The sealing substrate 17 needs to be a base material having low moisture and oxygen permeability. Examples of the material include ceramics such as alumina, silicon nitride, and boron nitride, glass such as alkali-free glass and alkali glass, metal foil such as quartz, aluminum, and stainless steel, and moisture-resistant film. Examples of moisture-resistant films include films formed by CVD of SiOx on both sides of plastic substrates, films with low permeability and water-absorbing films, or polymer films coated with a water-absorbing agent. The water vapor transmission rate is preferably 10 ⁻⁶ g / m ² / day or less.
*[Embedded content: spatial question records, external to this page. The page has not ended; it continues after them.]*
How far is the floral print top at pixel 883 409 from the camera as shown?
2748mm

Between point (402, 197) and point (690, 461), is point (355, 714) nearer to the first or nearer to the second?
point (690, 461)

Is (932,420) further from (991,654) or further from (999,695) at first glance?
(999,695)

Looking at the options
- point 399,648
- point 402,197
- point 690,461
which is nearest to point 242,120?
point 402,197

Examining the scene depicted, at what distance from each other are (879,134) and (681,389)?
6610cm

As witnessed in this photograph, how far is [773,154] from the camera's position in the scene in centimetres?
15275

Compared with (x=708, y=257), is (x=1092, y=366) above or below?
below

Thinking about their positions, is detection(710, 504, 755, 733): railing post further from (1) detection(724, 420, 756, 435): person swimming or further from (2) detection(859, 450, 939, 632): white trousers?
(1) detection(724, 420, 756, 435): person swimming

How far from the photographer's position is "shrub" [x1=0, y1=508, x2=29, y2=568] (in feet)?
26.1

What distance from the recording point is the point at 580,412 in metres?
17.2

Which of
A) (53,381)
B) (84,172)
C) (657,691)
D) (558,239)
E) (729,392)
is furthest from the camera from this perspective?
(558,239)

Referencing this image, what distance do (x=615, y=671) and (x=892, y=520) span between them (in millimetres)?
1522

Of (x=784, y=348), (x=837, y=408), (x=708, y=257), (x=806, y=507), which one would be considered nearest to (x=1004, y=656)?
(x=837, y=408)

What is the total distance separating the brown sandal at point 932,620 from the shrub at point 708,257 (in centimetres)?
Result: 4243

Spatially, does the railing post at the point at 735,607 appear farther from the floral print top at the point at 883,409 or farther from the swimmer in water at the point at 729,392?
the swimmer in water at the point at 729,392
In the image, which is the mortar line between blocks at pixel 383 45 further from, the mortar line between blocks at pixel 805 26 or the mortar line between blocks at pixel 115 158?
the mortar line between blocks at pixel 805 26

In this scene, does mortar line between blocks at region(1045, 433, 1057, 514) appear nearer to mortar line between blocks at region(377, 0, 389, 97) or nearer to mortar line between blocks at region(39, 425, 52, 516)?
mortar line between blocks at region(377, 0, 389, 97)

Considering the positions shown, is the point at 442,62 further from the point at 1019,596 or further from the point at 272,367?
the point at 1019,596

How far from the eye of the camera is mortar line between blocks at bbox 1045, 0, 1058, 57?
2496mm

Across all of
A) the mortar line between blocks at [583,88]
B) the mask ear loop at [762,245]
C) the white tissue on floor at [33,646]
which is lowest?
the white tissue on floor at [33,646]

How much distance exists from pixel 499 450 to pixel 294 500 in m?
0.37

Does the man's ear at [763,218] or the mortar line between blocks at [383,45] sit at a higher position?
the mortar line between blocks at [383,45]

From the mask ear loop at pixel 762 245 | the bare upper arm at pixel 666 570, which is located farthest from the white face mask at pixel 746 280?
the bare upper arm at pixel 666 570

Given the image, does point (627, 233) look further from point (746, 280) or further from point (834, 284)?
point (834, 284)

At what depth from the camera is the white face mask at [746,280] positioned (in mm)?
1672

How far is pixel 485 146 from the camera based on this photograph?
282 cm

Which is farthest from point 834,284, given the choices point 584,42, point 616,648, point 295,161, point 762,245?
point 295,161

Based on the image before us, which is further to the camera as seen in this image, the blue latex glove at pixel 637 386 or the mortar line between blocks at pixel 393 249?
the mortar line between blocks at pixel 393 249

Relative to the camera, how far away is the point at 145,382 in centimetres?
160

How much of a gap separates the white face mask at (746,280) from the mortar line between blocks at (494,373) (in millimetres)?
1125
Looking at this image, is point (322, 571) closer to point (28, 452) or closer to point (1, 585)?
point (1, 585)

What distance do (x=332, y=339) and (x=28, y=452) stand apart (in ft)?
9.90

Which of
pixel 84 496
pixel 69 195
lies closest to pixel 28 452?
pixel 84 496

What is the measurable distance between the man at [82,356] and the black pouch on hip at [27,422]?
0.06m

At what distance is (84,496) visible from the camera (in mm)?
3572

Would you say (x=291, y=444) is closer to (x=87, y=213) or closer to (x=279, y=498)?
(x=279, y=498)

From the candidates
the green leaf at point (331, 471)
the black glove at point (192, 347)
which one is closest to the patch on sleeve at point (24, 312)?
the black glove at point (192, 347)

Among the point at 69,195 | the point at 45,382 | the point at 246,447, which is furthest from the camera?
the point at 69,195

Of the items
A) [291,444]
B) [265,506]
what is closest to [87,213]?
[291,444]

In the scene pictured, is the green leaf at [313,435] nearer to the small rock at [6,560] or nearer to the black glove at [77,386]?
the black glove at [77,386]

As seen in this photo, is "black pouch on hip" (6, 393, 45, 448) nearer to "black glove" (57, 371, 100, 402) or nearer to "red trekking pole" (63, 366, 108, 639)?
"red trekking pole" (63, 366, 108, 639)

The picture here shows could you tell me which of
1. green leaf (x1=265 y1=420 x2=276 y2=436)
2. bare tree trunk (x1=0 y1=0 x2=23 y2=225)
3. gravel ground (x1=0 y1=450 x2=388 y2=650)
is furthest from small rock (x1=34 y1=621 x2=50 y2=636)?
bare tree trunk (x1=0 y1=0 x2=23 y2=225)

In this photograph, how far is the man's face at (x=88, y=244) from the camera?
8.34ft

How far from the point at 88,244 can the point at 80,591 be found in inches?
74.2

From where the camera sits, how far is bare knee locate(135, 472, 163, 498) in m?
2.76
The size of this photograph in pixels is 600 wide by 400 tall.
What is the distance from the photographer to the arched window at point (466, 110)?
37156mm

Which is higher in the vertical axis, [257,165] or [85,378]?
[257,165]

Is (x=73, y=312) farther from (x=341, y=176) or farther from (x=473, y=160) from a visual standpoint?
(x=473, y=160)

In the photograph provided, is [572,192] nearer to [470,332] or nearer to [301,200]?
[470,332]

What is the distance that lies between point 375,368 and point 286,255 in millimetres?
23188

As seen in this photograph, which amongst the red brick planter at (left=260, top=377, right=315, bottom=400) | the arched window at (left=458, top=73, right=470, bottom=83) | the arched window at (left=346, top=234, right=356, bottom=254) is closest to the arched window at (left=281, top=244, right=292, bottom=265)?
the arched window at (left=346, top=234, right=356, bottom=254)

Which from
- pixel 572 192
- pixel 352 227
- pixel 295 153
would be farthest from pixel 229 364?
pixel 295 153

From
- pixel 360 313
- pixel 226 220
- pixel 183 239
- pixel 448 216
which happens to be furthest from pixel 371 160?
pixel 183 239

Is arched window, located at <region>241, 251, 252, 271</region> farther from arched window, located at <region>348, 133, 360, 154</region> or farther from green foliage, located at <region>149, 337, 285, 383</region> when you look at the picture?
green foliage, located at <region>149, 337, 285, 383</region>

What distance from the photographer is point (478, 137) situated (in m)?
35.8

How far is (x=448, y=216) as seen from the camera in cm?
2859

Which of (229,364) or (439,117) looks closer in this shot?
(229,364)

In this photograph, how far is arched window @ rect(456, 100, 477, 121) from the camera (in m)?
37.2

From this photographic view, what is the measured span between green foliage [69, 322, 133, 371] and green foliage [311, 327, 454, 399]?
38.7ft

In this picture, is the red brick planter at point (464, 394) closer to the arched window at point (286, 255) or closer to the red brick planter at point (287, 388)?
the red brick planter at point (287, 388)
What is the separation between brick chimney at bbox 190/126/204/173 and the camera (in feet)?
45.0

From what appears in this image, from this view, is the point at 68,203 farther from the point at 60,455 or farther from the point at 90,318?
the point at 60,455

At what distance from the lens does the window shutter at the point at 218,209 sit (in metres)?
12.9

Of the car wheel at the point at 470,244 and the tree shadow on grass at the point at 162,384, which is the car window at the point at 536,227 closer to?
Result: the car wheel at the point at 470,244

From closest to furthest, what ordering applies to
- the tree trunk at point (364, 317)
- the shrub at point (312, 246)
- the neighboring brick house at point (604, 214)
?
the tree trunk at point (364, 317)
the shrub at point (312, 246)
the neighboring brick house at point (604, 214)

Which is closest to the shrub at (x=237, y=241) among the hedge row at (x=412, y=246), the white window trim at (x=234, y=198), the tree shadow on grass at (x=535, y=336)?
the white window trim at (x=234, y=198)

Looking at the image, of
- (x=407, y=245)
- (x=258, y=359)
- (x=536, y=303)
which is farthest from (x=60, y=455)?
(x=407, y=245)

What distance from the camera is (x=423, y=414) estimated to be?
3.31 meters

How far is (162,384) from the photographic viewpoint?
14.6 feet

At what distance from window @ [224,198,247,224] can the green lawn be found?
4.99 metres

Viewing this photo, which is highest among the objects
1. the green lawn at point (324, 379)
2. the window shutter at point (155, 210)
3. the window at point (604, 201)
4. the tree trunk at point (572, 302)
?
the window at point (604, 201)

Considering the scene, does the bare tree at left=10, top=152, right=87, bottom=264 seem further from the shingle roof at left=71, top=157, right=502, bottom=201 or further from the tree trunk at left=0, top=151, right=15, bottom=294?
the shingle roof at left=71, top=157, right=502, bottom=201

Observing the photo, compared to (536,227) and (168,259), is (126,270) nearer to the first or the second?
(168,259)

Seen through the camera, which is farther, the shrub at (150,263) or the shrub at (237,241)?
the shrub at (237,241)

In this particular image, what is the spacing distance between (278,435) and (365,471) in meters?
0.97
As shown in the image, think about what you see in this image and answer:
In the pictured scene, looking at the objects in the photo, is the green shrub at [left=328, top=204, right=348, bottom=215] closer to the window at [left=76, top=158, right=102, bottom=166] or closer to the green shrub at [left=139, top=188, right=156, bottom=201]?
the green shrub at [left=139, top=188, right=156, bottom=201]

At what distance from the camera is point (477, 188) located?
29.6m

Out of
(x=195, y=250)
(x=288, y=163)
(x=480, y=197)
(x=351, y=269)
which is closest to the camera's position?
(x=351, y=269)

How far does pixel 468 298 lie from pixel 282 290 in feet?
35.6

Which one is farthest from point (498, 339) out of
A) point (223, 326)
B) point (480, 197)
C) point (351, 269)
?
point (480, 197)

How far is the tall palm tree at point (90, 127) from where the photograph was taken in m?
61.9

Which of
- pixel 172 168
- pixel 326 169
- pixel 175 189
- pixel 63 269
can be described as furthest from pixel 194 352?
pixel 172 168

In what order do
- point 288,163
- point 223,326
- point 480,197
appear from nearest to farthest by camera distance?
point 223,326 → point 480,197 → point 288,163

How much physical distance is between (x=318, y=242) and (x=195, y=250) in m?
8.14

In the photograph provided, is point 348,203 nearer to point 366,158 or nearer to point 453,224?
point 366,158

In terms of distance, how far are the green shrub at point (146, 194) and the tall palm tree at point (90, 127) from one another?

  Examples of the material of the adhesive layer 18 include a photo-curing adhesive resin, a thermosetting adhesive resin, a two-part curable adhesive resin, and ethylene ethyl acrylate ( EEA) Acrylic resins such as polymers, vinyl resins such as ethylene vinyl acetate (EVA), thermoplastic resins such as polyamide and synthetic rubber, and thermoplastic adhesive resins such as acid-modified products of polyethylene and polypropylene. it can. Examples of methods for forming a resin layer on a sealing material include solvent solution method, extrusion lamination method, melting / hot melt method, calendar method, nozzle coating method, screen printing method, vacuum laminating method, hot roll laminating method, etc. Can be mentioned. If necessary, a material having hygroscopicity or oxygen absorption may be included, and a gap agent for controlling the height of the adhesive layer 18 may be mixed. Although the thickness of the resin layer formed on a sealing material is arbitrarily determined by the magnitude | size and shape of the organic EL element to seal, about 5-500 micrometers is desirable.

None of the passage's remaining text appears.